“I am not talking about a necessary particle” is not the same as "I am talking about a non-necssary particle, polytropos. The second is your interpretation of what I say and it’s wrong.
I didn’t say that my interpretation was right, just that it was reasonable. (The rest of my post took into consideration that you aren’t claiming it is necessary.)
I make no claim as to the necessity or contingency of the particle. If I truly claimed it was contingent, then claiming the consistency of W1 would be equivalent to claiming there are no necessary beings, which, BTW, would not make my arguiment question-begging, but since I remain neutral about the necessity or contingency, so W1 is not equivalent to claiming there are no necssary beings.
You do make a claim about its necessity or contingency: that it is possible. Anything that is not impossible is either necessary or contingent. As such, anyone is free to produce a constructive dilemma based on whether the particle is necessary or contingent.
There is nothing doubtful about it.
I regard a claim that insists that a world with no necessary beings, without supporting argument against the existence of necessary beings, as doubtful. To claim that a necessary being exists is a weaker claim, since it is a claim about the existence of a single entity. A claim about a world with no necessary beings is a claim about
all future claims about necessary beings, and is as such a very strong claim. (Note this paragraph is about the conditional beginning with “If it’s contingent…”.)
God is not traditionally called a particle.
Particles are not traditionally called nonphysical.
God is personal. I could add ‘non-personal’ or whatever. The point is that the particle I propose is far simpler as a hypothesis than God, so there is no reason why this much simpler hypothesis should not be possible whereas an outrageously complex hypothesis like God should be possible.
And keep in mind that I am not claiming the entity God is complex, I am claiming that the hypothesis “God” is far more complex than the hypothesis "an eternal particle.
Fair enough. I am not defending the modal ontological argument here, so I don’t care to argue that “God possibly exists” can be found a priori more likely than your particle.
I’d maintain that if the particle is contingent, then the consistency of W1 depends on the nonexistence of any proposed necessary being, in which case W1 is not a simple hypothesis at all. So unless it is argued that the particle is necessary, I do not find your argument convincing.

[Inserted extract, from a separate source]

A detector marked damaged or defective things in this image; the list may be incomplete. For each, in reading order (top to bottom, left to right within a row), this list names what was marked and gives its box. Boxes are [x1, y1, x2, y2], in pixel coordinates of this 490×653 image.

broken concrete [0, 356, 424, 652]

That said, it seems like I could also argue: Why not an arbitrary number of simple, eternal, nonphysical, necessary particles? (Or similarly simple hypothetical entities?) If any such entities were to exist, W1 would be inconsistent (I am now working on the conditional which begins with “If it’s necessary…”), since it asserts that only 1 exists. (I think a premise like “There is a possible world in which only God exists” is equally dubious, unless one were to argue for it based on other epistemically prior premises having to do with the nature of God, for it claims that God is the only necessary being, which is a strong claim about
every other proposed necessary being.)
As such, I find problems with either disjunct of “If the W1 is possible, then it is either contingent or necessary.” (Implicit or explicit) claims about necessary entities can be very strong, if they are to delimit the number of necessary entities in an argument that simply appeals to the consistency of a possible world. Therefore I find good reason to doubt the antecedent, that W1 is possible.